Hi Mike,
Just my thoughts, but if you were to level the machine to the base via leveling bolts it would eliminate fiddling with shims making it quicker to dial in as well as making fine adjustments later.
The leveling castors would be used to make up for an uneven floor providing a solid mount. If you think of a lathe aboard a ship that pitches and rolls underway, so long as the bed twist is neutral the machine doesn't care and cuts correctly. Instead of drilling /tapping into the .250" wall (too thin for threading), you could turn threaded bushing that are shouldered to sit in a drilled hole and weld them a bit to simply to hold them from turning while adjusting the nuts.
Something like 1"diameter on the large end turned down to say .875" with a .250" thick shoulder. (these dimension depend on the size of threaded rod/bolt you would use.
Something along these lines but with the longer threaded portion inside the tubing:
View attachment 247369
Not much weld needed as its only prevents the threaded bushing from turning.
Keep the top portion thinner and more of the threaded portion inside the tube.

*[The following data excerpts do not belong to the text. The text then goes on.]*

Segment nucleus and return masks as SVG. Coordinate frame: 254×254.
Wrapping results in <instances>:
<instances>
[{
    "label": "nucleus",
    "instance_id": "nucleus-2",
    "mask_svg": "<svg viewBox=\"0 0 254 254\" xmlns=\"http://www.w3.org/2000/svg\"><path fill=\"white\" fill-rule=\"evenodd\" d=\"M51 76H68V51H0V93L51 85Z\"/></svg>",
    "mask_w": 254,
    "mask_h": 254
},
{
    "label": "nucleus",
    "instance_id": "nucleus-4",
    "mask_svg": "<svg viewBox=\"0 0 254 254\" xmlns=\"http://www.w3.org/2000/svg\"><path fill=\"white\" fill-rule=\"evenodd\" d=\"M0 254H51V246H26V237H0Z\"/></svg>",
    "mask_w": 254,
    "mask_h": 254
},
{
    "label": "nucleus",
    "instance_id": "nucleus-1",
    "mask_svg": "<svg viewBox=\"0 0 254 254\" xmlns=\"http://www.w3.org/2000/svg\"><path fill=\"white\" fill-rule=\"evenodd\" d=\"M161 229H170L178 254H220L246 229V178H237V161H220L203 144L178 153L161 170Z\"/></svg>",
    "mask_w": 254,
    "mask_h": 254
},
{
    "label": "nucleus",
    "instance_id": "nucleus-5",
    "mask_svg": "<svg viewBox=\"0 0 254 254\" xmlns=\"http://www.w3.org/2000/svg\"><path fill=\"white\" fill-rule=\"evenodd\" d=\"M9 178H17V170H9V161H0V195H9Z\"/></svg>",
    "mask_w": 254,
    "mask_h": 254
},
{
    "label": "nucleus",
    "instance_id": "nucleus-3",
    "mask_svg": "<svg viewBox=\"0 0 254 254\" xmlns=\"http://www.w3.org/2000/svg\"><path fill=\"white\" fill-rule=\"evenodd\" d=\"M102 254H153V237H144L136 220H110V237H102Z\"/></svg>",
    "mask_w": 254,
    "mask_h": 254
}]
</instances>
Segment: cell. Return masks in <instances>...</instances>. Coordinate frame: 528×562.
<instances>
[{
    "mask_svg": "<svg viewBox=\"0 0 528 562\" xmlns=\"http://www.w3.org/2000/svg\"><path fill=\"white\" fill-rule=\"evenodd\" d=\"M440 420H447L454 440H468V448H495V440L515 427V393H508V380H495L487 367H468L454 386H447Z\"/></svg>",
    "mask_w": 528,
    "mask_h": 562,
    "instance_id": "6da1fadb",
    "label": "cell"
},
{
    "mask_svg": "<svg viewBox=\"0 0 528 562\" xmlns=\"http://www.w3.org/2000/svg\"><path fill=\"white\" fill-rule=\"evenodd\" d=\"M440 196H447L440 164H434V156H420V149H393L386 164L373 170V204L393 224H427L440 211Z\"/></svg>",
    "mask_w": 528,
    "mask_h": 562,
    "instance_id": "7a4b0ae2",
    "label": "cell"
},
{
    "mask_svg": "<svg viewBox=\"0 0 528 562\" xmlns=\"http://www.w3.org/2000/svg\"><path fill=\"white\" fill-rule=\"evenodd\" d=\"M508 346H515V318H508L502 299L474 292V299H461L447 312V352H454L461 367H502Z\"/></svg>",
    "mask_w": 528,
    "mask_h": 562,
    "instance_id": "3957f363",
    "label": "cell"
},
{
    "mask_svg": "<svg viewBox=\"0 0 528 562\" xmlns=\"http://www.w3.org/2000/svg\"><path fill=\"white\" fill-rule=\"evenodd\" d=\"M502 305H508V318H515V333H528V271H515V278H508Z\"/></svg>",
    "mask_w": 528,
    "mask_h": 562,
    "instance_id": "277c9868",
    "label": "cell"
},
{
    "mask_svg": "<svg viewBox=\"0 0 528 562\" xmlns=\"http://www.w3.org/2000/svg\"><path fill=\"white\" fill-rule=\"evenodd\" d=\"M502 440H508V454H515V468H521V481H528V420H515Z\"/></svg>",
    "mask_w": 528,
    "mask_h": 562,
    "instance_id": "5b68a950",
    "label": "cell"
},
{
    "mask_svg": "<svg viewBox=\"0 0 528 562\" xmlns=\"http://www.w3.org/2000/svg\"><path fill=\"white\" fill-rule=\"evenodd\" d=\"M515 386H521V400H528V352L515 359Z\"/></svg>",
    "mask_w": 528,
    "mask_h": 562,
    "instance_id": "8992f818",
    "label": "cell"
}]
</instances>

In this application, we needed clearance on the underside so the opposite was done, but you get the picture.
View attachment 247370
So think of this as a cutaway and upside down to what you would require. Remember to keep the shoulder thickness to a minimum so you don't keep adding hight to your machine. Once level, you jamb nut to the bushing, jamb nut under the lathe and secure your machine to the threaded stud.
View attachment 247371
Man, I hope I didn't confuse you. If you need a sketch, I'm happy to draw one up and include a photo for clarification but let me know what size rod/bolt you will use if you want to pursue this application. Skip the shims brah.